Task to complete
Every entry should appear in your answer exactly as it does here.

*** The data ***

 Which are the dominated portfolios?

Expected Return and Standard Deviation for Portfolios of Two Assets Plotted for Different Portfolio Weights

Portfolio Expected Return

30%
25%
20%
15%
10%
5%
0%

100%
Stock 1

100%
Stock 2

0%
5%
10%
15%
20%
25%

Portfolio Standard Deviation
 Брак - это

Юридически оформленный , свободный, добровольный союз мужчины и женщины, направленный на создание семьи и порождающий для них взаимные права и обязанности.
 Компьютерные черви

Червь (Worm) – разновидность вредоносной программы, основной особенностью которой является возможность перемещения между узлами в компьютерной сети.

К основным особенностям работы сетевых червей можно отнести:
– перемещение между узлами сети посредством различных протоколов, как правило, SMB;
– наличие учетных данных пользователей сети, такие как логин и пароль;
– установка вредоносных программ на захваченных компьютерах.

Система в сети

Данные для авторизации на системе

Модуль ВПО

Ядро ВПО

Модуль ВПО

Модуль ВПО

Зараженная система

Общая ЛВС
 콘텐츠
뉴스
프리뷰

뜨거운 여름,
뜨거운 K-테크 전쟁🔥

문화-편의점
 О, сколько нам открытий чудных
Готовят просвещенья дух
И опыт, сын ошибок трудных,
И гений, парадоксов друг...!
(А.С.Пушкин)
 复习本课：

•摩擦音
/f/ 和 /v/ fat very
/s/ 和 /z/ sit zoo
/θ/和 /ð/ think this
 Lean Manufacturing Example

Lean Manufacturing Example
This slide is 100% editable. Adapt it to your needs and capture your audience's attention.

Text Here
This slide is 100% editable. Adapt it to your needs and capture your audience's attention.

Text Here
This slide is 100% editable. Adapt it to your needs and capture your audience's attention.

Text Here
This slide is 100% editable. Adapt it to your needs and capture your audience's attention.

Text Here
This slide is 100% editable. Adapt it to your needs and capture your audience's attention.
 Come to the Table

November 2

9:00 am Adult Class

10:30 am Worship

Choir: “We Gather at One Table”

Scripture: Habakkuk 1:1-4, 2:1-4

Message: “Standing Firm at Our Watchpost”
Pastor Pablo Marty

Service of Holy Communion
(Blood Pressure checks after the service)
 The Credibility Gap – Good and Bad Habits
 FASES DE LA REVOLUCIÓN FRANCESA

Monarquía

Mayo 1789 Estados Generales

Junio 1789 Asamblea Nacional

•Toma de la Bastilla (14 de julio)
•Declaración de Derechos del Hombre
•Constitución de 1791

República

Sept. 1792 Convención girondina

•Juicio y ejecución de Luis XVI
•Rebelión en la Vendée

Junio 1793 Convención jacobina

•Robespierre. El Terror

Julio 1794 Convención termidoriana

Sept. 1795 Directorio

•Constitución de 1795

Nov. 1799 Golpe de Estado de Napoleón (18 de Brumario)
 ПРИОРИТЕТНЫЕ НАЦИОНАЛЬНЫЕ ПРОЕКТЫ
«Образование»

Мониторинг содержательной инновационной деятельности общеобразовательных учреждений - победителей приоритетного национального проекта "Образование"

*** End of The data ***

Exercise result
 Which are the dominated portfolios?

Expected Return and Standard Deviation for Portfolios of Two Assets Plotted for Different Portfolio Weights

Portfolio Expected Return

30%
25%
20%
15%
10%
5%
0%

100%
Stock 1

100%
Stock 2

0%
5%
10%
15%
20%
25%

Portfolio Standard Deviation
 Брак - это

Юридически оформленный , свободный, добровольный союз мужчины и женщины, направленный на создание семьи и порождающий для них взаимные права и обязанности.
 Компьютерные черви

Червь (Worm) – разновидность вредоносной программы, основной особенностью которой является возможность перемещения между узлами в компьютерной сети.

К основным особенностям работы сетевых червей можно отнести:
– перемещение между узлами сети посредством различных протоколов, как правило, SMB;
– наличие учетных данных пользователей сети, такие как логин и пароль;
– установка вредоносных программ на захваченных компьютерах.

Система в сети

Данные для авторизации на системе

Модуль ВПО

Ядро ВПО

Модуль ВПО

Модуль ВПО

Зараженная система

Общая ЛВС
 콘텐츠
뉴스
프리뷰

뜨거운 여름,
뜨거운 K-테크 전쟁🔥

문화-편의점
 О, сколько нам открытий чудных
Готовят просвещенья дух
И опыт, сын ошибок трудных,
И гений, парадоксов друг...!
(А.С.Пушкин)
 复习本课：

•摩擦音
/f/ 和 /v/ fat very
/s/ 和 /z/ sit zoo
/θ/和 /ð/ think this
 Lean Manufacturing Example

Lean Manufacturing Example
This slide is 100% editable. Adapt it to your needs and capture your audience's attention.

Text Here
This slide is 100% editable. Adapt it to your needs and capture your audience's attention.

Text Here
This slide is 100% editable. Adapt it to your needs and capture your audience's attention.

Text Here
This slide is 100% editable. Adapt it to your needs and capture your audience's attention.

Text Here
This slide is 100% editable. Adapt it to your needs and capture your audience's attention.
 Come to the Table

November 2

9:00 am Adult Class

10:30 am Worship

Choir: “We Gather at One Table”

Scripture: Habakkuk 1:1-4, 2:1-4

Message: “Standing Firm at Our Watchpost”
Pastor Pablo Marty

Service of Holy Communion
(Blood Pressure checks after the service)
 The Credibility Gap – Good and Bad Habits
 FASES DE LA REVOLUCIÓN FRANCESA

Monarquía

Mayo 1789 Estados Generales

Junio 1789 Asamblea Nacional

•Toma de la Bastilla (14 de julio)
•Declaración de Derechos del Hombre
•Constitución de 1791

República

Sept. 1792 Convención girondina

•Juicio y ejecución de Luis XVI
•Rebelión en la Vendée

Junio 1793 Convención jacobina

•Robespierre. El Terror

Julio 1794 Convención termidoriana

Sept. 1795 Directorio

•Constitución de 1795

Nov. 1799 Golpe de Estado de Napoleón (18 de Brumario)
 ПРИОРИТЕТНЫЕ НАЦИОНАЛЬНЫЕ ПРОЕКТЫ
«Образование»

Мониторинг содержательной инновационной деятельности общеобразовательных учреждений - победителей приоритетного национального проекта "Образование"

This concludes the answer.